Objectif A
Dans l'entretien avec Manuel Valls, que refuse-t-il de faire après la déclaration de Ségolène Royal ?

POUR VALLS : LA CANDIDATURE N'EST PAS FORCEMENT ROYAL (20/05/2008)
FRANCE-SOIR. Quelle est votre réaction après la déclaration de Ségolène Royal vendredi, et êtes-vous prêt à la suivre ?
Manuel VALLS. C’est son droit, mais je ne ferai aucune allégeance. Parce que nous n’avons pas changé notre organisation, le congrès se prépare dans les pires conditions : course à la signature, autoproclamation, absence de débat sur le fond… Je suis convaincu qu’une autre voie est possible réconciliant le PS avec les couches populaires, avec l’entreprise, avec l’innovation et la recherche… Un autre regard sur le monde d’aujourd’hui est nécessaire, porté vers le progrès et animé par nos belles valeurs de gauche.
Un duel Delanoë-Royal est en train de se dessiner en vue du congrès. Comment vous situez-vous dans cette configuration ?

Objectif B
Indiquez combien de lignes des entrées contiennent la chaîne « from », en donnant seulement le nombre.

Entrées fournies
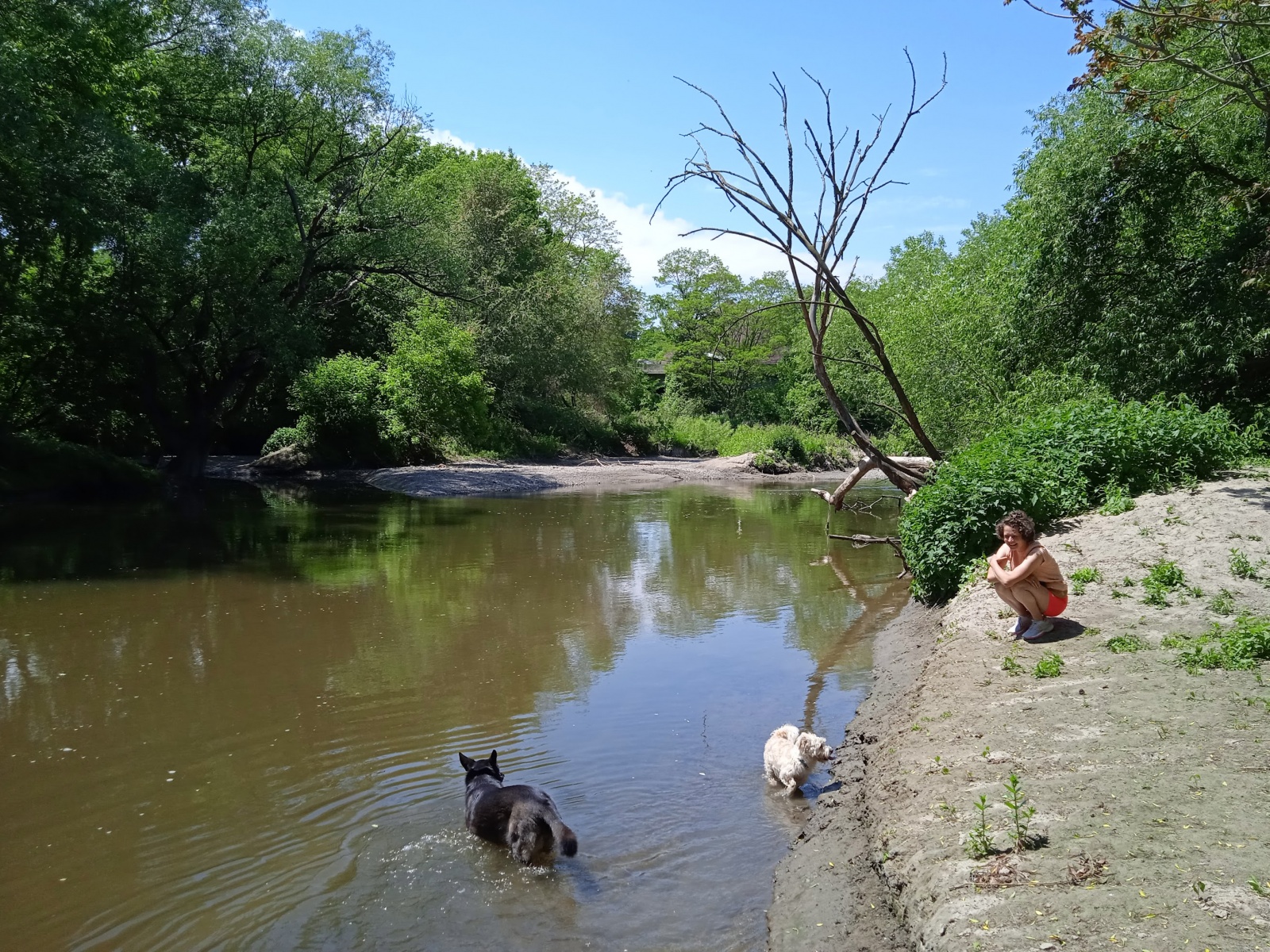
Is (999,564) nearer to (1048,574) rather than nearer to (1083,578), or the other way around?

--

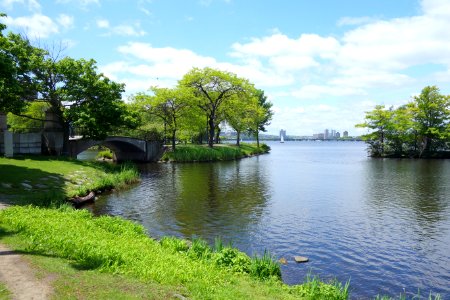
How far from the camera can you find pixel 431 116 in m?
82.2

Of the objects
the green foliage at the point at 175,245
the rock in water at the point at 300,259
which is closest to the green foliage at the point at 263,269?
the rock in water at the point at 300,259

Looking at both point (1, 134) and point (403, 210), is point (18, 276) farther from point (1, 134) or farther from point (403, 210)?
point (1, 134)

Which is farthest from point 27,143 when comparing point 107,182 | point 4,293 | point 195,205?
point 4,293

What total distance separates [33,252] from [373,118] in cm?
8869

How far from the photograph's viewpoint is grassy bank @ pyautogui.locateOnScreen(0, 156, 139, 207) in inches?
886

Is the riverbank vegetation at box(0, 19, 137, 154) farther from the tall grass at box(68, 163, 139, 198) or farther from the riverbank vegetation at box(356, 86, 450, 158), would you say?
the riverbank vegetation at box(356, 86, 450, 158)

Corrigé détaillé A
Il refuse de lui faire allégeance.

Corrigé détaillé B
6